When he reached Banks’s cabin, his aide saw the sparkling impishness of a child in the general’s eyes. “Banks. God helps those who help themselves!”
“Yes, sir.”
“Al,” said the general, a mood of such excitement coming over him that the tenor of his voice grew more stentorian by the moment as he invited his aide out on the deck. The sea was becoming rougher all the time, but Freeman seemed oblivious to all around him as, leaning into the wind, he recalled what he termed “the fields of honor — Agincourt, the first English conquest of Normandy in the early fourteen hundreds, Waterloo, Gettysburg, the Somme, Normandy, Stirling’s brilliance with the long-range desert group, the eccentricity of Wingate, Patton, Heinz Guderian, Liddell Hart, Lawrence, Napoleon, Mount-batten.” He mentioned Mountbatten and Burma several times, and each war, he told Banks, was different, though the terror just the same. “Worst mistake you can make, Al,” he told Banks, “is to seduce yourself with history. Technology changes everything. Only the men are the same, and with new technology, even they change. You realize in the first two hours of the Arab-Israeli tank battles in Sinai, over ten percent were disabled. Men have never before been under such strain — not even in trench warfare. The sheer hitting power, mobility, means there’s nowhere to hide. No time for respite. You have to fight or die. Come
with me, I’ve got something to show you.”
* * *
Captain Al Banks listened to the general’s plan carefully before he spoke. After hearing it, he thought that either General Freeman had a screw loose or was some kind of genius.
“You seem to know a lot about Pyongyang, General.”
“Yes I do,” said Freeman, in no mood for false modesty. “Blindfolded, I could take you through Pyongyang.” He paused. “You think I’m nuts?”
“General, I just hope you’re right.”
Freeman was grimacing as a huge cloud of spray enveloped the ship. “So do I, Al. So do I.”
CHAPTER FIFTY-NINE
“Sonar contact!” Roosevelt’s operator said. “Good bubbles, sir,” by which he meant the cavitation of the unidentified ship’s prop was very definite on the sound graph.
“Trawler?” suggested Brentwood as he grabbed the extra set of earphones.
There was no reply from the operator.
“Closing?” asked Brentwood
“Think so, sir. Slowly. Think they might be trawlers.”

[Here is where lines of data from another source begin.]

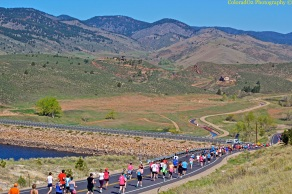 Beautiful Horsetooth Half Marathon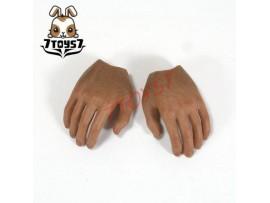 Hot Toys 1/6 The Wolverine_ Hand #2 _Movie Hugh Jackman X-men Now HT152I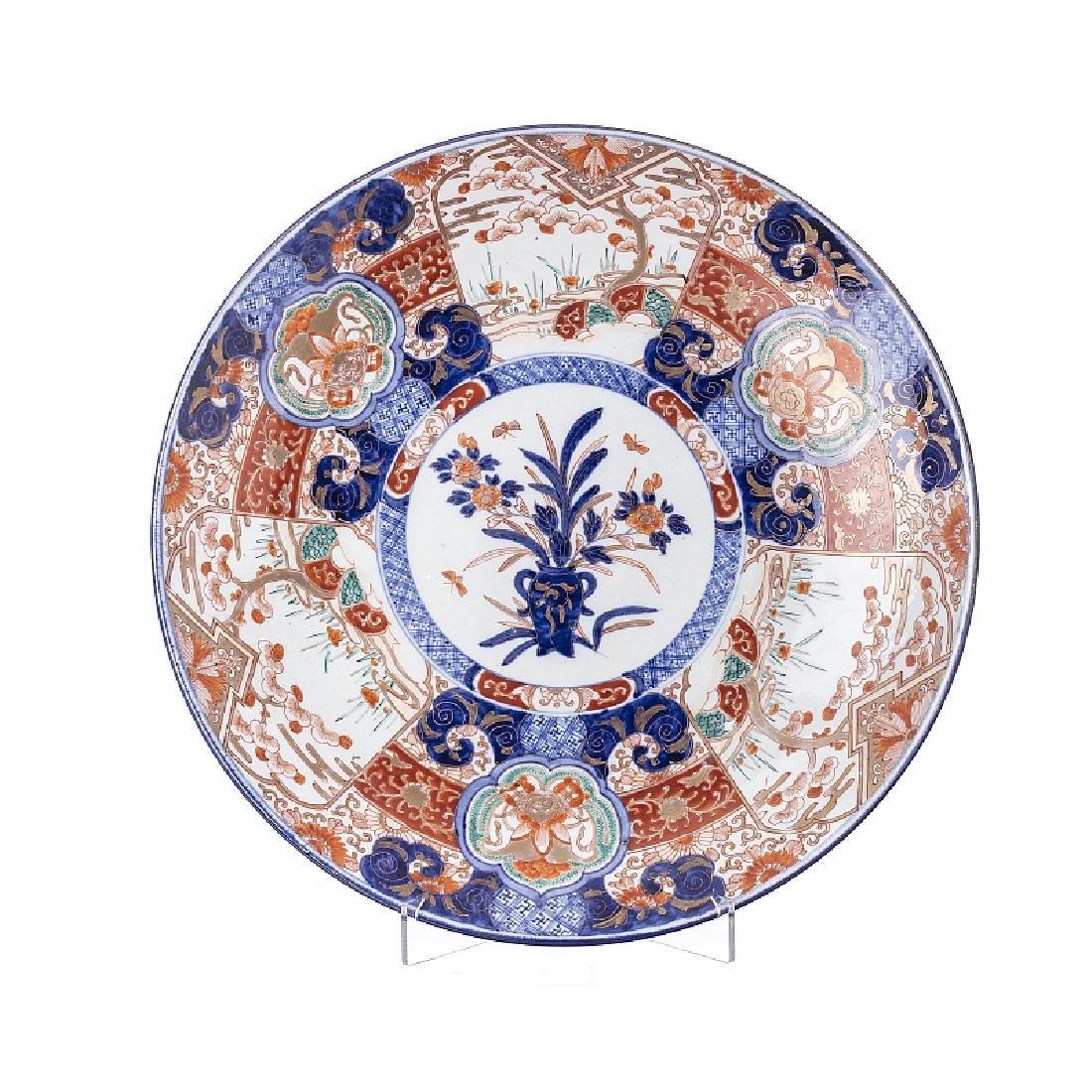 Large plate in Imari porcelain, Japan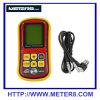 ultrasonic thickness meter & ultrasonic thickness indicator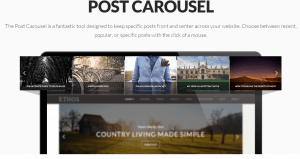 """Post Carousel"" feature at Ethos stack within X Theme"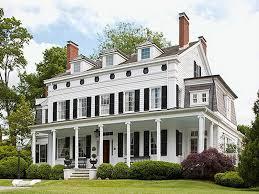 best paint house exterior u2014 home design lover exterior house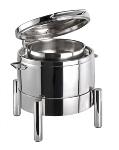Chafing Dish rund - PREMIUM 11 Liter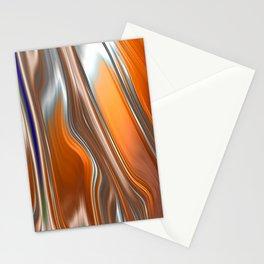 Monochrom Golden Age Splash Abstract Stationery Cards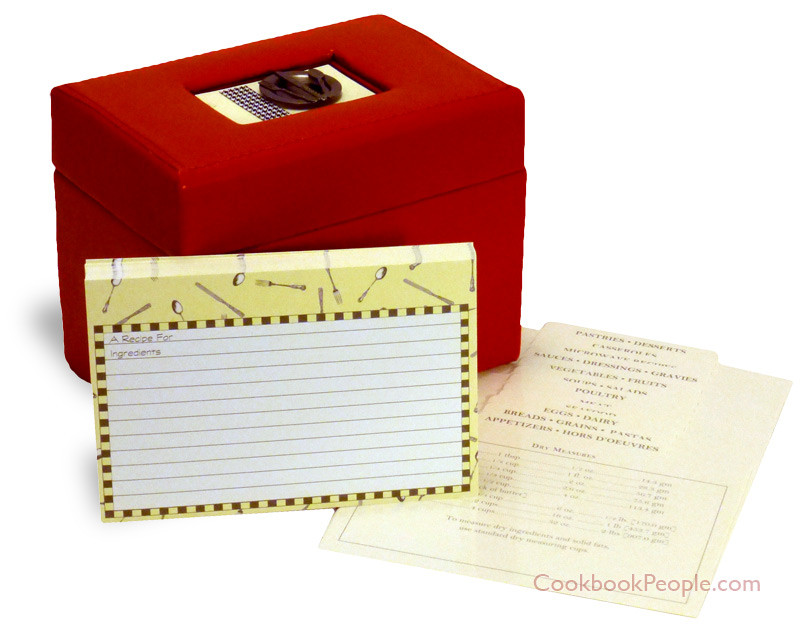 Bon appetit red box with dividers and recipe cards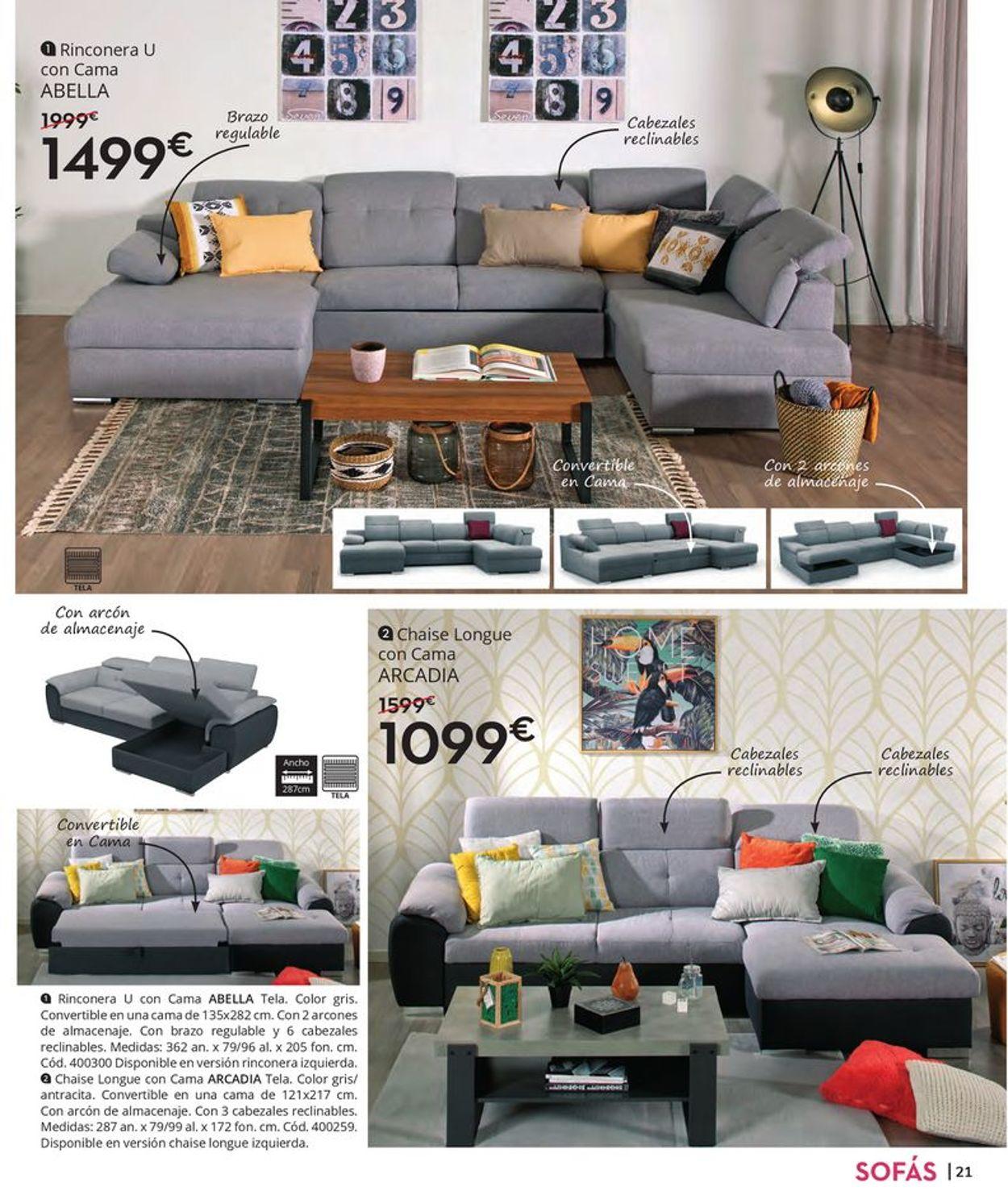 Conforama Folleto - 02.01-31.03.2021 (Página 21)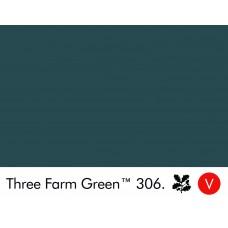 ŽALIA IŠ TRIJŲ ŪKIŲ 306 – THREE FARM GREEN 306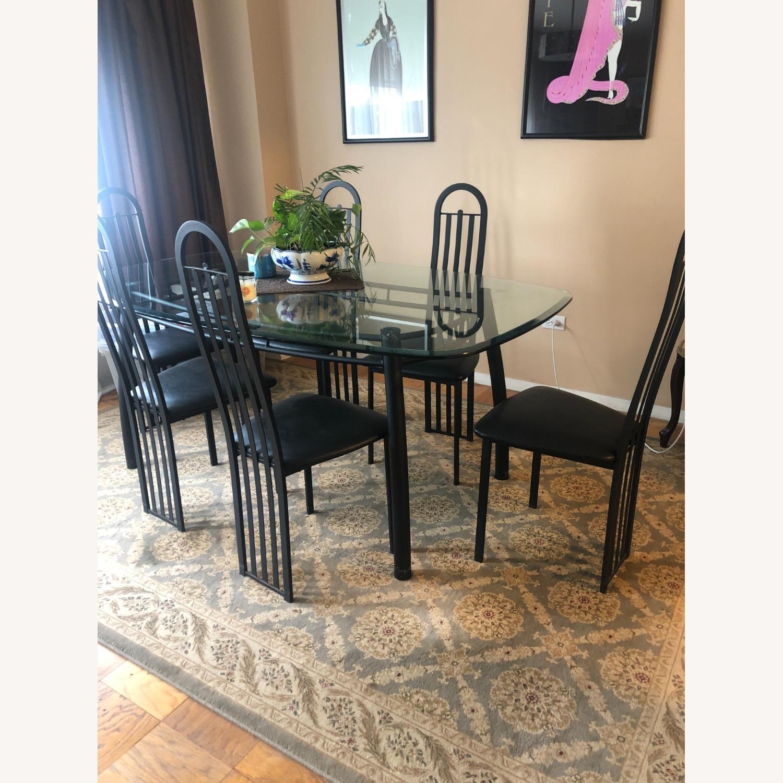 Wayfair Dining Room Set - image-3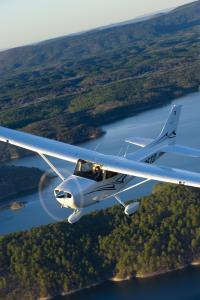 ニュース画像:セスナ、中国のパイロット養成会社からセスナ172を6機受注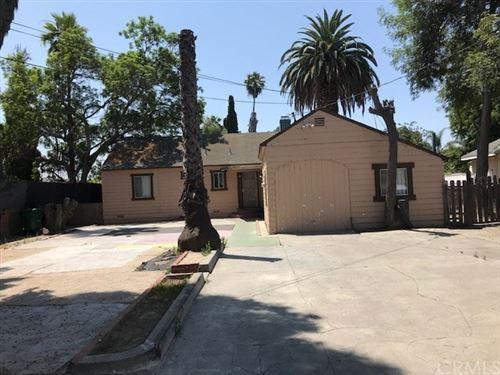 Photo of 4006 W Hazard Avenue, Santa Ana, CA 92703 (MLS # OC20232951)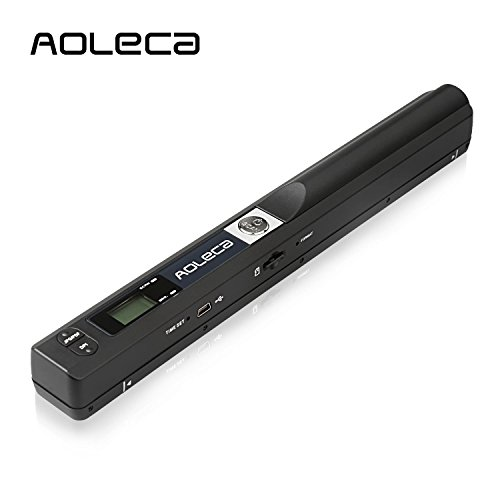 Price comparison product image Portable Scanner Aoleca 900DPI Handheld Mobile Document Portable Scanner Business Card Hand Scanner and Color(High-Speed USB 2.0,JPG/PDF Format Selection,8G Micro SD Card and OCR Software included)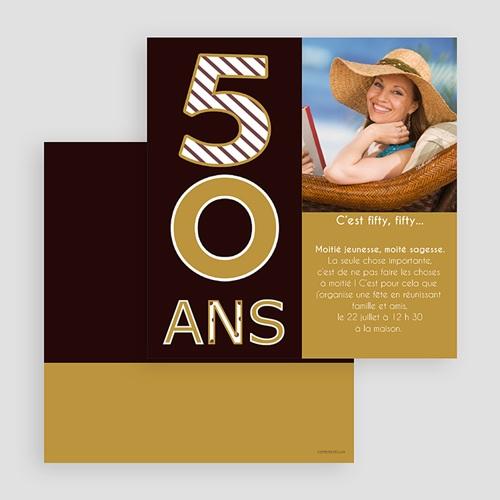 Carte Invitation Anniversaire Adulte 50 ans - Or et Chocolat gratuit
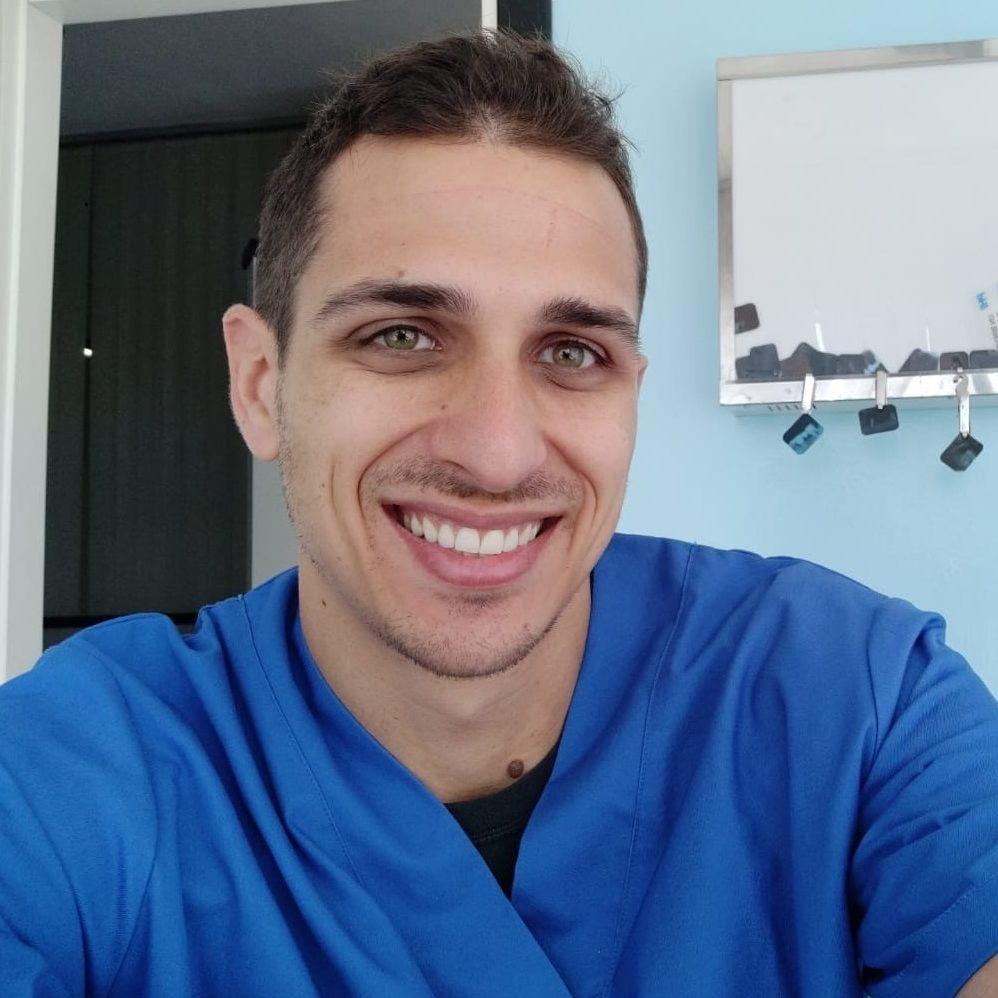 Dr. Pasquali Nico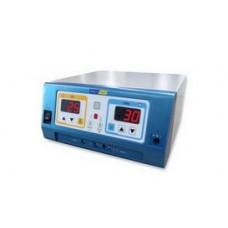 Электрохирургический аппарат ZEUS-200S Heaco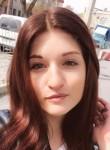 Olya, 24, Yevpatoriya
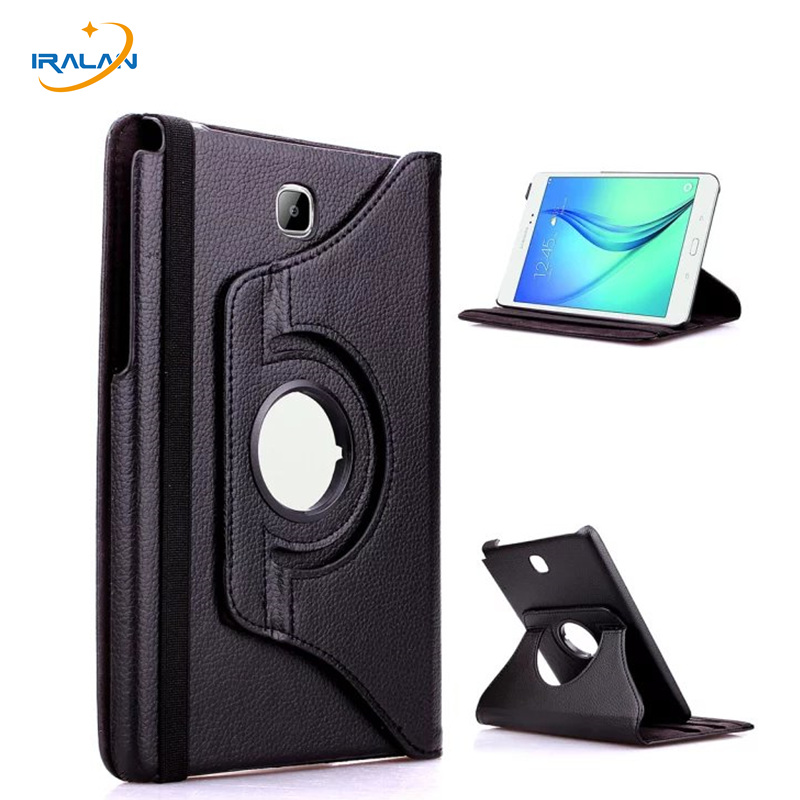 Hot Case For Samsung Galaxy Tab A 8.0 SM-T355 T350 360 Rotating Stand PU Leather Cover for Samsung Tab A 8.0 T350+film+stylus for samsung galaxy tab a 8 0 sm t350 t351 t355 luxury stand folio flip pu leather skin magnetic smart sleep cover case film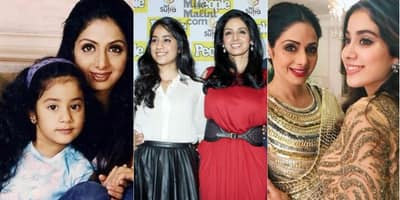 20 Rare And Unseen Pics Of Janhvi Kapoor With Her Mother Sridevi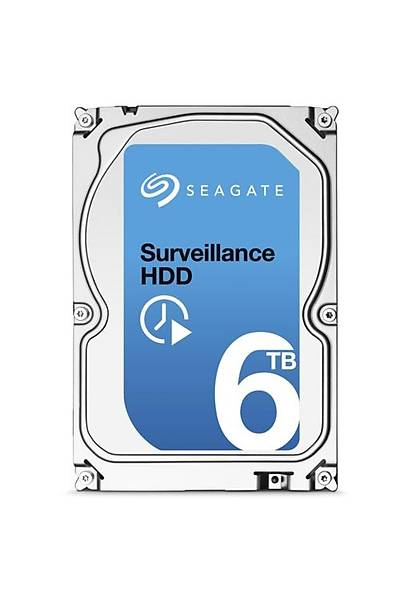 Seagate 6TB Surveillence 5900 rpm 128MB ST6000VX001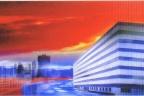 Biurowiec Katowice - ścisłe centrum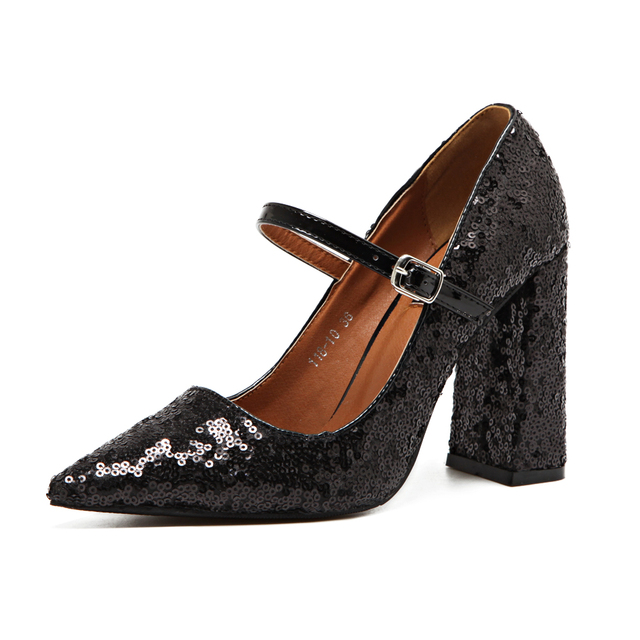 New Pointed Toe BlingBling Shiny Sequined Mary Jane Pumps Block Chunky High Heel Women Shoes Black Woman Priness Classic Shoes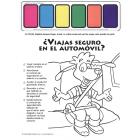 2-2550 ¿Viajas seguro en el automóvil? Car Paint Sheet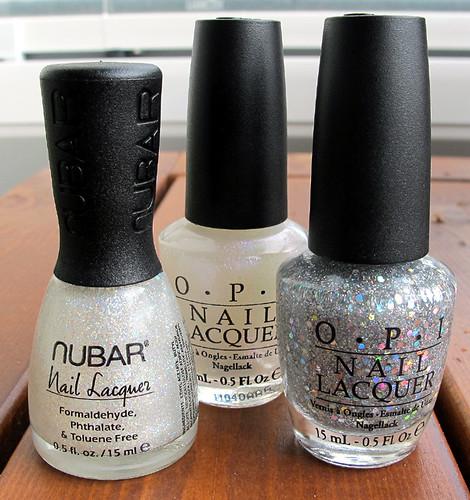 Glitter nail polish (2)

Brentwood turned to Zeldman. One of the burst messages they had received before the “Zippos” had started was about the trawlers who’d attacked R-1. “Cut to one-third.”
“One-third, sir.”
Now the sonar hydrophones would have reduced interference from the Roosevelt itself.
“Soon as you can, Sonar,” Brentwood enjoined.
“Yes, sir.”
Zeldman, his face in the light of the control room taking on a deep sunburned color, asked, “Herring boats?”
“Possibly,” answered Brentwood.
“Closing, sir,” came Sonar’s voice. “Fifteen knots.”
“Tad high for a fish boat, isn’t it?” put in Brentwood.
Sonar made a face that said six of one and half a dozen of the other. “ ‘Bout right if they’re hurrying to close in a net, sir.”